Sem categoria

Paul Krugman: Mentalidades monetárias equivocadas

Uma lição da Grande Depressão é que não se deve subestimar o poder destruidor das más ideias. E algumas más ideias que ajudaram a causar a Depressão mostraram-se, ai de nós, extremamente duráveis: em forma modificada, elas continuam a influenciar o debate econômico hoje.

Por Paul Krugman, do The New York Times, no jornal O Estado de S. Paulo

O historiador econômico Peter Temin argumentou que a principal causa da Depressão foi o que ele chama de “mentalidade de padrão ouro”. Com isso, quer dizer não somente a crença na importância sagrada de manter o valor em ouro de uma moeda, mas um conjunto de atitudes afins: medo obsessivo de inflação, mesmo em face de deflação; oposição ao crédito fácil, mesmo quando a economia precisa desesperadamente dele, com base em que isso seria de alguma forma deturpador; afirmações de que mesmo que o governo pudesse criar empregos, ele não deveria, pois seria uma recuperação “artificial”.

No início dos anos 1930, essa mentalidade levou governos a elevar juros e cortar gastos, a despeito do desemprego em massa, na tentativa de defender as reservas em ouro. E, mesmo quando países ficavam sem ouro, a mentalidade prevalecente os deixava relutantes em cortar impostos e criar empregos.

Os EUA não vão retornar ao padrão ouro. Mas uma versão moderna da mentalidade do padrão ouro esta exercendo uma influência crescente em nosso discurso econômico. E essa nova versão de uma ideia antiga ruim poderá minar nossas chances de recuperação plena.

Considere-se, em primeiro lugar, o alarido sobre o declínio do dólar. A verdade é que isso é uma boa notícia. Por um lado, ela é sobretudo resultado do aumento da confiança: o dólar subiu no auge da crise porque investidores em pânico buscavam proteção nos Estados Unidos, e está caindo agora que o medo está cedendo.
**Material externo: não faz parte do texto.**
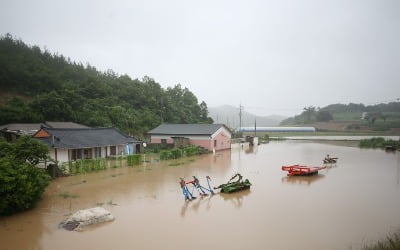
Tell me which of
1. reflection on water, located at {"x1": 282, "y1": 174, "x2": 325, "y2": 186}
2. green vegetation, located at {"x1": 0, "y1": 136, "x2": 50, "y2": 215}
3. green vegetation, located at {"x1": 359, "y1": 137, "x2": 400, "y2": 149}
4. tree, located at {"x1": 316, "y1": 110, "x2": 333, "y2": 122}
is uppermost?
tree, located at {"x1": 316, "y1": 110, "x2": 333, "y2": 122}

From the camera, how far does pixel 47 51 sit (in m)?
68.1

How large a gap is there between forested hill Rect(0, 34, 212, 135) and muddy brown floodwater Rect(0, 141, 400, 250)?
2328 centimetres

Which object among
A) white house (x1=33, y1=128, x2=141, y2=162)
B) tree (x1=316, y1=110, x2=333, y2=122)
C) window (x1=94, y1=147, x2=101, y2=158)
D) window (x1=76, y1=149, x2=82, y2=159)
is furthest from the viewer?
tree (x1=316, y1=110, x2=333, y2=122)

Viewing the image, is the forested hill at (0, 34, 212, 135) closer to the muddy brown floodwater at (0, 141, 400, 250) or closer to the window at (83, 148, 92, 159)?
the window at (83, 148, 92, 159)

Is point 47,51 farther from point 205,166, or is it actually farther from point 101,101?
point 205,166

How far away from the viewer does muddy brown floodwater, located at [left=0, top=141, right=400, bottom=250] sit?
937cm

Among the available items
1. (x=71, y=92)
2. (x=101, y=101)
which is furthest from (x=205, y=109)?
(x=71, y=92)

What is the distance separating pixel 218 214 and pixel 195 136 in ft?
82.4

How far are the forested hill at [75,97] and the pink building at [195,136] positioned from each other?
6995 millimetres

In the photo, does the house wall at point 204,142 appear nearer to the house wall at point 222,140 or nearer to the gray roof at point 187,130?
the gray roof at point 187,130

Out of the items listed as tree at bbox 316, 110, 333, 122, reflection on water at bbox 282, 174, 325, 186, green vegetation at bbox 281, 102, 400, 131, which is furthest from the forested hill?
tree at bbox 316, 110, 333, 122

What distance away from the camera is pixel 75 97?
141 ft

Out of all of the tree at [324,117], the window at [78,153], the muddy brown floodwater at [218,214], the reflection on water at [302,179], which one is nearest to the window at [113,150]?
the window at [78,153]

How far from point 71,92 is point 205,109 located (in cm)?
3252
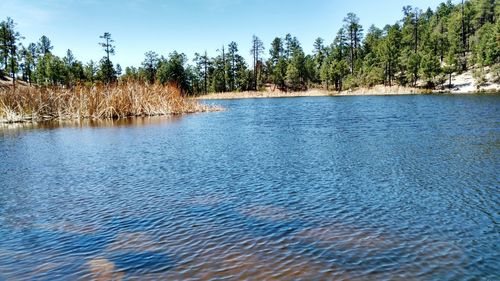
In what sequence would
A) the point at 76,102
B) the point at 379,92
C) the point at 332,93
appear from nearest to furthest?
the point at 76,102 → the point at 379,92 → the point at 332,93

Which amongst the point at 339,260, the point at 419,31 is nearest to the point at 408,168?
the point at 339,260

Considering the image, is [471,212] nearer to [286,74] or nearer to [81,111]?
[81,111]

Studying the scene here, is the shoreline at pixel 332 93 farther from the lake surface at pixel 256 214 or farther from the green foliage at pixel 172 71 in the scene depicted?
the lake surface at pixel 256 214

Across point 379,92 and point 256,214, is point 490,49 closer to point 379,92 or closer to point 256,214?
point 379,92

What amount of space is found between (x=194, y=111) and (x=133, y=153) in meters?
32.2

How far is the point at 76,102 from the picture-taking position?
38812 mm

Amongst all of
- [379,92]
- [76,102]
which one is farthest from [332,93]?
[76,102]

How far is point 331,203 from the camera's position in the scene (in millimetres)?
9773

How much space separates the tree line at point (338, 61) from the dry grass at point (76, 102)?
40.6m

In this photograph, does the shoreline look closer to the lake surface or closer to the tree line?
the tree line

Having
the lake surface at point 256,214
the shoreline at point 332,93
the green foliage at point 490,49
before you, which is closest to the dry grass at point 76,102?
the lake surface at point 256,214

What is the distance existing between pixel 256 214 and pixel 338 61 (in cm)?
12810

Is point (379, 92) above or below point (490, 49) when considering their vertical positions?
below

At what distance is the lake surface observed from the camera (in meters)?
6.49
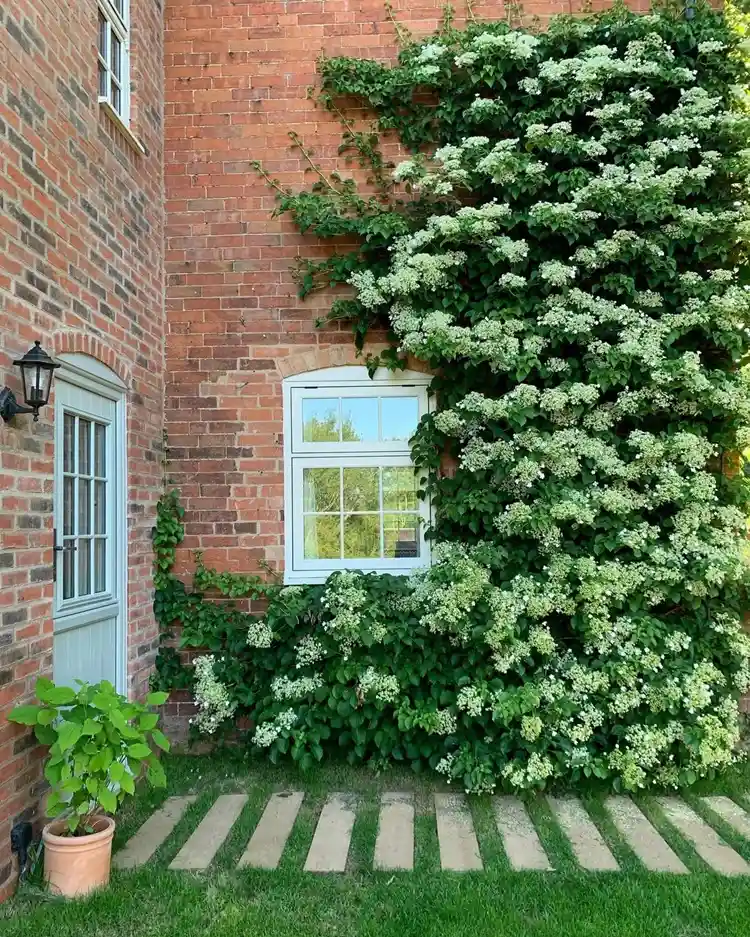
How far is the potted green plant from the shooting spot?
2.95m

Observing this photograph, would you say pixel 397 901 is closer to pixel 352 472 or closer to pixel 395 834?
pixel 395 834

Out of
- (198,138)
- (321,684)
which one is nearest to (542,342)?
(321,684)

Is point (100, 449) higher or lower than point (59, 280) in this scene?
lower

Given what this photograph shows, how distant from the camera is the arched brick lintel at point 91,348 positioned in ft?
11.7

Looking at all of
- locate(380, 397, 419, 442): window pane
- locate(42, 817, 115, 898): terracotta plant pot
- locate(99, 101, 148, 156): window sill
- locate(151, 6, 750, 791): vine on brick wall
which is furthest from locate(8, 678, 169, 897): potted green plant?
locate(99, 101, 148, 156): window sill

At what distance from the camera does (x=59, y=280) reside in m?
3.56

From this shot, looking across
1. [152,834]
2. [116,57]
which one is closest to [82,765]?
[152,834]

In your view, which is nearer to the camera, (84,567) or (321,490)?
(84,567)

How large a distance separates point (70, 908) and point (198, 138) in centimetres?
465

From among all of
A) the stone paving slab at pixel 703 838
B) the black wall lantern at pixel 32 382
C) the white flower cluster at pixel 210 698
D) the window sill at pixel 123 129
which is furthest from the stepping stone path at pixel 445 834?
the window sill at pixel 123 129

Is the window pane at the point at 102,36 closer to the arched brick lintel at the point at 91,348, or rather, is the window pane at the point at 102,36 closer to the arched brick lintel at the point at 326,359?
the arched brick lintel at the point at 91,348

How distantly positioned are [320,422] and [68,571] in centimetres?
197

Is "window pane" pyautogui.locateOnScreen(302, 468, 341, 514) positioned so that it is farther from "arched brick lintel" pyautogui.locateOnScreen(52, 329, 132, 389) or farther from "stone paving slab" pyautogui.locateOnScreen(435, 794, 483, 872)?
"stone paving slab" pyautogui.locateOnScreen(435, 794, 483, 872)

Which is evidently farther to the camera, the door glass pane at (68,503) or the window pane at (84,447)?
the window pane at (84,447)
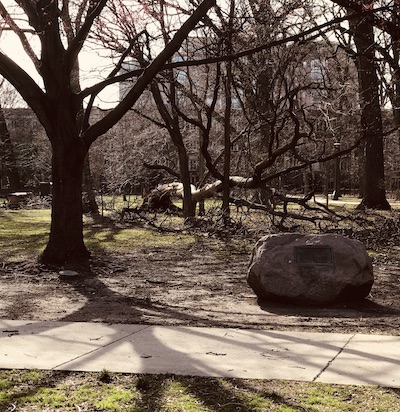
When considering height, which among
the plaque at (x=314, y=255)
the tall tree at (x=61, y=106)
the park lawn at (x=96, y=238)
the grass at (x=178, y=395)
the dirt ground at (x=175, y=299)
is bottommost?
the dirt ground at (x=175, y=299)

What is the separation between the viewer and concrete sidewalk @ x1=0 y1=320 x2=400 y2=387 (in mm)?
5246

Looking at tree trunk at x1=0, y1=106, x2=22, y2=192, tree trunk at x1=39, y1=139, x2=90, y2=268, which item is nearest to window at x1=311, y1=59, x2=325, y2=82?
tree trunk at x1=39, y1=139, x2=90, y2=268

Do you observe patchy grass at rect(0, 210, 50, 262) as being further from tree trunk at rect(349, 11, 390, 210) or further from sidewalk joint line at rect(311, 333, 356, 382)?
tree trunk at rect(349, 11, 390, 210)

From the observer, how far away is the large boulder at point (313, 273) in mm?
8633

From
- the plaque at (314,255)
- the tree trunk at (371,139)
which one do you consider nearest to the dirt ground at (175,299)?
the plaque at (314,255)

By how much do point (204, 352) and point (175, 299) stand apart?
3.31m

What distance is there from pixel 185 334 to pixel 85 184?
760 inches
E um dólar mais baixo é bom para os exportadores americanos, ajudando-nos a fazer a transição de déficits comerciais imensos para uma posição internacional mais sustentável. Mas, na página de opiniões do The Wall Street Journal, o que se vê é que a queda do dólar é uma coisa terrível, sinal de que o mundo está perdendo a fé nos EUA (em especial, é claro, no presidente Barack Obama).

Fica-se pensando que alguma coisa precisa ser feita para conter a descida do dólar. E, na prática, o declínio do dólar se tornou uma vara com a qual os conservadores do Congresso pressionam o Federal Reserve (Fed) a recuar no esforço de sustentar a economia. Só podemos esperar que o Fed suporte a pressão. Mas há sinais de uma mentalidade equivocada dentro do próprio Fed. Nas últimas semanas, surgiram declarações, principalmente de presidentes regionais do Fed, mas não só, pedindo o retorno do endurecimento monetário, incluindo juros mais altos.

Funcionários do Fed são, normalmente, cautelosos ao comentar a política monetária futura para não prejudicar os esforços da instituição de moldar as expectativas. Assim, é extraordinário ver esses funcionários quebrando regras, até instruindo a ação do Comitê de Mercado Aberto (Fomc) do Fed, que fixa a taxa de juros.

Mais extraordinária é a ideia de que elevar o juro no curto prazo faz sentido. Afinal, ao desemprego alcançou 9,8% e continua subindo, enquanto a inflação está bem abaixo da meta de longo prazo do Fed.

Para evitar uma “Grande Inflação”, diz Charles Plosser do Fed da Filadélfia, “teremos de agir bem antes que a taxa de desemprego e outras medidas de utilização de recursos tenham voltado a níveis aceitáveis”.

Não sei que análise está por trás desses dedos nervosos no gatilho. Provavelmente, não se tratem de análises, mas de mentalidade. E é crucial que não deixemos essa mentalidade guiar a política.